The Summit County real estate market is enjoying a sort of a renaissance — unless you own a deed-restricted home.
In early March, the U.S. Department of Housing and Urban Development released a new area median income, or AMI, for Summit County. This AMI benchmark is revised annually to help local property owners and organizations like the Summit Combined Housing Authority determine who qualifies for affordable housing.
Yet when Carina Fisher decided to sell her home in Summit Cove’s Soda Creek neighborhood, one of nearly 20 sought-after deed-restricted properties in the county, she was hit with an unexpected bombshell.
The HUD recently revamped its formula for calculating AMI, and when it did so, the local AMI was slashed by roughly 4.6 percent. It dropped from $90,800 in 2014 to $86,600 in 2015 — the steepest decline since before the Great Recession of 2008.

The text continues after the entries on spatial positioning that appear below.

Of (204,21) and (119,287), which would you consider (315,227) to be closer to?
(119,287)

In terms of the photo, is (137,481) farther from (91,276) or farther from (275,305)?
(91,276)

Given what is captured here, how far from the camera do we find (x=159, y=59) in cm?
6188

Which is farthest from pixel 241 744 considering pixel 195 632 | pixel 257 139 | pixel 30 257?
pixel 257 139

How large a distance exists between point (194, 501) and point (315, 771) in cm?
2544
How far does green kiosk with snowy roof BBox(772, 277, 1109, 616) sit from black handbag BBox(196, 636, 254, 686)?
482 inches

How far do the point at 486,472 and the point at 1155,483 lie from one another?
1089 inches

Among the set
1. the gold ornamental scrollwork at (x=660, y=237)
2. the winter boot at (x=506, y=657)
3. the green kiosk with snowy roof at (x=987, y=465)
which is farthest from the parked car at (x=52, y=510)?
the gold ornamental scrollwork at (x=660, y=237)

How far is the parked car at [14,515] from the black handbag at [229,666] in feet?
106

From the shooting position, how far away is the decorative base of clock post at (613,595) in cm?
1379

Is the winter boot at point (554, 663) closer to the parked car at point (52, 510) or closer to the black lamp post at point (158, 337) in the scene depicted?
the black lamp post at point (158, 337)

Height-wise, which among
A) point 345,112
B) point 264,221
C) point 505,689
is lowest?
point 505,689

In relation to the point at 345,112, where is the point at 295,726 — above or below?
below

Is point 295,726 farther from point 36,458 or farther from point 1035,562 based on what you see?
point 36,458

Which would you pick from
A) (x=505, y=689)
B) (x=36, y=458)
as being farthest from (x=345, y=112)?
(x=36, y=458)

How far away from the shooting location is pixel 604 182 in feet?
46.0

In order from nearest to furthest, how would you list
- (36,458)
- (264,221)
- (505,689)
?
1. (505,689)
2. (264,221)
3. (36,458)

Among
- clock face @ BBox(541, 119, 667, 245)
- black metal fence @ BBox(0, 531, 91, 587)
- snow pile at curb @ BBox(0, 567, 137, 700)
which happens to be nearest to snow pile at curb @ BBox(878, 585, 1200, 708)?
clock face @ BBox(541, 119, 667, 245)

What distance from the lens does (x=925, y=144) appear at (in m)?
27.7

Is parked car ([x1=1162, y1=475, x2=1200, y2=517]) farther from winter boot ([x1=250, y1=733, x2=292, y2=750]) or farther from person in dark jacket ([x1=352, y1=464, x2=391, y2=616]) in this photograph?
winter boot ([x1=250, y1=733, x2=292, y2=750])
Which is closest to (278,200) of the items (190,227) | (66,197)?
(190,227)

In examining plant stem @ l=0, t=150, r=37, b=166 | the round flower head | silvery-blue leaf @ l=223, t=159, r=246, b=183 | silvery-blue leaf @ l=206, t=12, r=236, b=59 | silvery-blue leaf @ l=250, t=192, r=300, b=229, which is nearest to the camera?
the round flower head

In general, deed-restricted homes tend to increase in value every year when based on the AMI, and local values were no exception until this year. Income levels don’t wax or wane as wildly as the real estate market, so when homeowners like Fisher and two Soda Creek neighbors approached the housing authority advisory board last week for an explanation, they assumed their homes were earning equity, or at least remaining static
But because deed-restricted properties are separate from the free market — home prices in Soda Creek are based on a percentage of Summit’s current AMI — they don’t play by the rules of economic recovery. Instead, they play by the rules of a federal HUD algorithm.